TEXT:
GC VIP Stadium Road Audibles — 1/28/19 Edition

How much will Feleipe Franks improve as a passer in 2019? It’s a simple question, and thanks to Dan Mullen having an extensive history before his time at Florida, it’s one that we can take educated guesses at.

At Mississippi State, Mullen had a returning starting quarterback five times. That gives us five examples of a returning starter’s change over the prior year to draw from. Those starters were: senior Chris Relf in 2011, senior Tyler Russell in 2013, junior Dak Prescott in 2014, senior Prescott in 2015, and junior Nick Fitzgerald in 2017.

Now, Relf and Russell’s senior years were disrupted some due to them missing time to injury. That’s why I included Prescott’s junior year in 2014 right after Russell’s senior year in 2013. Relf played in 11 games versus Russell only appearing in seven in their senior years, so I do not include Russell’s junior year as a returning starter year.

Because of those injuries plus other factors like pace of play and depth (or not) at running back and receiver, the rate statistics are the ones to focus on rather than the raw numbers. Russell attempted 285 more passes as a junior than a senior, for instance, and that’s just not helpful in projecting forward.

Here are how the major rate statistics changed in these five returning starter instances for Mullen along with the average change in each:

Player Comp. Pct. Yards/Att Pass Eff. Att/G
Chris Relf 1.0% -1.8 -18.98 0.6
Tyler Russell 6.5% 0.6 6.8 -14.7
JR Dak Prescott 3.2% 1.4 25.14 6.2
SR Dak Prescott 4.6% -0.7 -0.71 6.2
Nick Fitzgerald 1.3% -0.5 -6.78 -4
Average 3.3% -0.2 1.1 -1.1

 

The one constant is that each time the player’s completion percentage increased. That’s definitely good news for Franks, who’s yet to crack 60% in his career yet. There’s nothing magic about the nice, round number of 60%, but it’s generally thought of as a threshold that a good quarterback should be on the north side of.

The rest of the figures aren’t changed very much in the averages. The plunge in yards per attempt for Relf, the least talented passer in this bunch, does drag that category down to -0.2 from positive 0.2 on its own, but either way it’s still pretty close to zero.

DATA:
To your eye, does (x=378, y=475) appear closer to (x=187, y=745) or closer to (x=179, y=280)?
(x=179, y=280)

* * *

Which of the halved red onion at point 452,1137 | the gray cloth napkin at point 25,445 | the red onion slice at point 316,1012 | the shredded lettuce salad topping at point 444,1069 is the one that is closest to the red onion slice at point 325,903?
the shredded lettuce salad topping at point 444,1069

GOALS:
- 1) In the article on Feleipe Franks:
(a) How many times did Mullen have a returning starting quarterback at Mississippi State?
(b) What completion percentage has Franks yet to crack in his career?
(c) Which category does Relf's plunge pull down to -0.2?
- 2) Can you return the passage of the article on Feleipe Franks starting with "Because of those" and going on through "in projecting forward."?

EXERCISE ANSWERS:
- 1)
(a) Five times.
(b) 60%.
(c) Yards per attempt.

- 2)
Because of those injuries plus other factors like pace of play and depth (or not) at running back and receiver, the rate statistics are the ones to focus on rather than the raw numbers. Russell attempted 285 more passes as a junior than a senior, for instance, and that’s just not helpful in projecting forward.